> **DIRECTIONS FOR THIS TASK**: Produce a character-for-character copy of the data below.
====
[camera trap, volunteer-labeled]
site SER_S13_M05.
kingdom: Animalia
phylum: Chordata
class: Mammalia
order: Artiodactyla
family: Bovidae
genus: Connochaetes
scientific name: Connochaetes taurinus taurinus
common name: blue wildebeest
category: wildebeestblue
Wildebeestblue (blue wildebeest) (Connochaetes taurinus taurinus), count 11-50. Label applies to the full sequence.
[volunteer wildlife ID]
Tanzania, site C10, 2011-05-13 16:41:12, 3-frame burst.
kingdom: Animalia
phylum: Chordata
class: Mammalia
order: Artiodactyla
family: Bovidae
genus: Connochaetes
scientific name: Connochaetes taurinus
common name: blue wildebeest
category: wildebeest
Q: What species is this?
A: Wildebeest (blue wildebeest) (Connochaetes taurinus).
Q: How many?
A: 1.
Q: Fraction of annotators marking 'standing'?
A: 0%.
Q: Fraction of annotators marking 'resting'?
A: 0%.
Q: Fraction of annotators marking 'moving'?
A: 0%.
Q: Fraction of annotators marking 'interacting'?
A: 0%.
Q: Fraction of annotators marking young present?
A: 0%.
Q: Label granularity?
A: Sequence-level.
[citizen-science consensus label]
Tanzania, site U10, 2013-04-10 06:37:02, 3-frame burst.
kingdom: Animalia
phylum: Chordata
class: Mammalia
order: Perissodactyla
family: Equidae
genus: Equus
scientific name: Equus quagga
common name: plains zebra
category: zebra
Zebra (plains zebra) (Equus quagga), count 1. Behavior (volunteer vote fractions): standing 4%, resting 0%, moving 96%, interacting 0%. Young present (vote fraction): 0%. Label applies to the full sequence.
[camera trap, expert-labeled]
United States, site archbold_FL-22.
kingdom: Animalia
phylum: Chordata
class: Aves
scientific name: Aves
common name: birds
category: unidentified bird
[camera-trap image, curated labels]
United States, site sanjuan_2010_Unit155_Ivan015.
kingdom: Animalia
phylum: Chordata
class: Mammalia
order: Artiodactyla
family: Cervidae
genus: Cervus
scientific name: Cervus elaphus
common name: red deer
====
> **SOLUTION TO THE EXERCISE**:
[camera trap, volunteer-labeled]
site SER_S13_M05.
kingdom: Animalia
phylum: Chordata
class: Mammalia
order: Artiodactyla
family: Bovidae
genus: Connochaetes
scientific name: Connochaetes taurinus taurinus
common name: blue wildebeest
category: wildebeestblue
Wildebeestblue (blue wildebeest) (Connochaetes taurinus taurinus), count 11-50. Label applies to the full sequence.
[volunteer wildlife ID]
Tanzania, site C10, 2011-05-13 16:41:12, 3-frame burst.
kingdom: Animalia
phylum: Chordata
class: Mammalia
order: Artiodactyla
family: Bovidae
genus: Connochaetes
scientific name: Connochaetes taurinus
common name: blue wildebeest
category: wildebeest
Q: What species is this?
A: Wildebeest (blue wildebeest) (Connochaetes taurinus).
Q: How many?
A: 1.
Q: Fraction of annotators marking 'standing'?
A: 0%.
Q: Fraction of annotators marking 'resting'?
A: 0%.
Q: Fraction of annotators marking 'moving'?
A: 0%.
Q: Fraction of annotators marking 'interacting'?
A: 0%.
Q: Fraction of annotators marking young present?
A: 0%.
Q: Label granularity?
A: Sequence-level.
[citizen-science consensus label]
Tanzania, site U10, 2013-04-10 06:37:02, 3-frame burst.
kingdom: Animalia
phylum: Chordata
class: Mammalia
order: Perissodactyla
family: Equidae
genus: Equus
scientific name: Equus quagga
common name: plains zebra
category: zebra
Zebra (plains zebra) (Equus quagga), count 1. Behavior (volunteer vote fractions): standing 4%, resting 0%, moving 96%, interacting 0%. Young present (vote fraction): 0%. Label applies to the full sequence.
[camera trap, expert-labeled]
United States, site archbold_FL-22.
kingdom: Animalia
phylum: Chordata
class: Aves
scientific name: Aves
common name: birds
category: unidentified bird
[camera-trap image, curated labels]
United States, site sanjuan_2010_Unit155_Ivan015.
kingdom: Animalia
phylum: Chordata
class: Mammalia
order: Artiodactyla
family: Cervidae
genus: Cervus
scientific name: Cervus elaphus
common name: red deer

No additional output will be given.